About two dozen protesters peacefully gathered in the public space between the main entrances of the House and Senate. At one point, protesters banged on Republican Gov. Kim Reynolds’ office door, and a few later spoke with her staff about how to schedule a meeting.
“That’s all they got left is to hide from us. All they got left is their bureaucracy,” said Matthew Bruce, the local group’s leader. “This is a disaster. This is a complete disaster for the state of Iowa, for the Republican Party, the party of Kim Reynolds. For the Democrats too, because I don’t see them here. They could be right here on this door trying to fight with us.”

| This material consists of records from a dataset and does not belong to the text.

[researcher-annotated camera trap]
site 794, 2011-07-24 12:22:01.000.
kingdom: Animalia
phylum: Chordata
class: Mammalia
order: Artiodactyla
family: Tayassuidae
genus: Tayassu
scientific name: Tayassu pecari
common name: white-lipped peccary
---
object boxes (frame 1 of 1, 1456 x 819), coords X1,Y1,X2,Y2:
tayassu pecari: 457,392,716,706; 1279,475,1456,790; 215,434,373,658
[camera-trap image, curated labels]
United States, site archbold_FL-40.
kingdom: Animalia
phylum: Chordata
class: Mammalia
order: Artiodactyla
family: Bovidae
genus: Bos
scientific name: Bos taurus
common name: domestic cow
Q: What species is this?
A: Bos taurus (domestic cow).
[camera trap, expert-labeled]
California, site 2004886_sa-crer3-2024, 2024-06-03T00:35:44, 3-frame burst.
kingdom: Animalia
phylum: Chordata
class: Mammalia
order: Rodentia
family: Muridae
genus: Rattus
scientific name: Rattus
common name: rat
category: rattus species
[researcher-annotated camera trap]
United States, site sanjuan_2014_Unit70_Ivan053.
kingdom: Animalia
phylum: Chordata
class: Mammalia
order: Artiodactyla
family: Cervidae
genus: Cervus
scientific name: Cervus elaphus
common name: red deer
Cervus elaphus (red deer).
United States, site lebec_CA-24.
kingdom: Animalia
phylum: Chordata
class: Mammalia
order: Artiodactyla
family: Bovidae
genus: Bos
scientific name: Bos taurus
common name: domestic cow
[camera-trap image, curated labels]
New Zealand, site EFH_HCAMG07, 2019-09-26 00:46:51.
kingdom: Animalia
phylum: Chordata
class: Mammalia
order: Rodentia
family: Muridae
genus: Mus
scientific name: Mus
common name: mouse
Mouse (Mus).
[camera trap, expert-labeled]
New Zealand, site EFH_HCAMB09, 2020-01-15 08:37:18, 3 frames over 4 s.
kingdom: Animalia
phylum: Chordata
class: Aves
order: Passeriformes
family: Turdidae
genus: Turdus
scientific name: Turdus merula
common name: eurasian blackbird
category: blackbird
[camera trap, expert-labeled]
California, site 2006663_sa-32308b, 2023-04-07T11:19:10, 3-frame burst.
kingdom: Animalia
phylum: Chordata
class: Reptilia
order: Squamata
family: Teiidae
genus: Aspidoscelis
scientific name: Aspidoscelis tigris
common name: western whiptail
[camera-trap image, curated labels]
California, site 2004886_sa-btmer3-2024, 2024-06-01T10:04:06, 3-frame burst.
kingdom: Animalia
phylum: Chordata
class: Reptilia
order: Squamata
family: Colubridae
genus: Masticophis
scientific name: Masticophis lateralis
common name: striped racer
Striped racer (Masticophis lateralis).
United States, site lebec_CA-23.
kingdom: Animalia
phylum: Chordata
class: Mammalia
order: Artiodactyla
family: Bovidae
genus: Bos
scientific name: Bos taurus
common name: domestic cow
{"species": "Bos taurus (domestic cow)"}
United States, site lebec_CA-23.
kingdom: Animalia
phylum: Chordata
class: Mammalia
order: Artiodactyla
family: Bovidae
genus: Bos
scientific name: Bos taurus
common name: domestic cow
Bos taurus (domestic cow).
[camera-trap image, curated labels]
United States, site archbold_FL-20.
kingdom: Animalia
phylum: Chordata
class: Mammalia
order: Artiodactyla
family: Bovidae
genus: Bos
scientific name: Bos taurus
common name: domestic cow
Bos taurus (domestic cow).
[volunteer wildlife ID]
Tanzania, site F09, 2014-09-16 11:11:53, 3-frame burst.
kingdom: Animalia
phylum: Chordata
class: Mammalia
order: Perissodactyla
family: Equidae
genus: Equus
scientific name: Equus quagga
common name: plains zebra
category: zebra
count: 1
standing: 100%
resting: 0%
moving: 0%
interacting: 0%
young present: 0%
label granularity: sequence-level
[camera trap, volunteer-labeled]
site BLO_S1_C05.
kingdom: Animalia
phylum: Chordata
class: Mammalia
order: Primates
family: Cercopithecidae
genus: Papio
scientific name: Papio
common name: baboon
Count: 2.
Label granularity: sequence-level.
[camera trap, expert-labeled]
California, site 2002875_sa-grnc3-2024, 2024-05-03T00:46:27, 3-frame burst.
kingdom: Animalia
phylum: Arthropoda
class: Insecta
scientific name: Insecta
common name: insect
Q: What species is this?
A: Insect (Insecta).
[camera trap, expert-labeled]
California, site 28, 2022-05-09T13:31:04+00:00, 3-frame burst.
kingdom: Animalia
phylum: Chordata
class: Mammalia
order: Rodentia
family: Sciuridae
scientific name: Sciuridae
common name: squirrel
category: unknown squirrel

Bruce said that if he were to speak with Reynolds, he would tell her to sign an executive order to reinstate voting rights for felons who have completed their sentences.
“She could do that. Like right today, she could do that. That’s what I would bring up, something she could do today,” he said.
Sen. Brad Zaun, an Urbandale Republican, met with Bruce and promised to work on issues the group raised.
“I’m sick and tired of lip service,” Zaun told Bruce. “I’m more interested in solving problems with some of the injustices going on. I’m open-minded, but I’m just one senator.”
While Reynolds didn’t meet with the group Wednesday, she said she has met with community leaders and lawmakers on potential legislation that could be passed this year.
“I made it very clear I’m committed to sitting down and having conversation, most importantly listening and talking about what we need to do to continue to move forward,” she said.
Democrats and advocates for minority groups have proposed a package of legislation that includes banning police from using chokeholds and making it difficult for police officers with bad records to get hired by another force.
Reynolds has asked lawmakers to begin the lengthy process of passing a constitutional amendment to restore ex-felons’ voting rights. Republican senators insisted that the Legislature first approve a law requiring restitution to victims before the restoration of voting rights. Reynolds signed that bill last Thursday.
The constitutional amendment is eligible for debate but hasn’t yet passed in the Senate.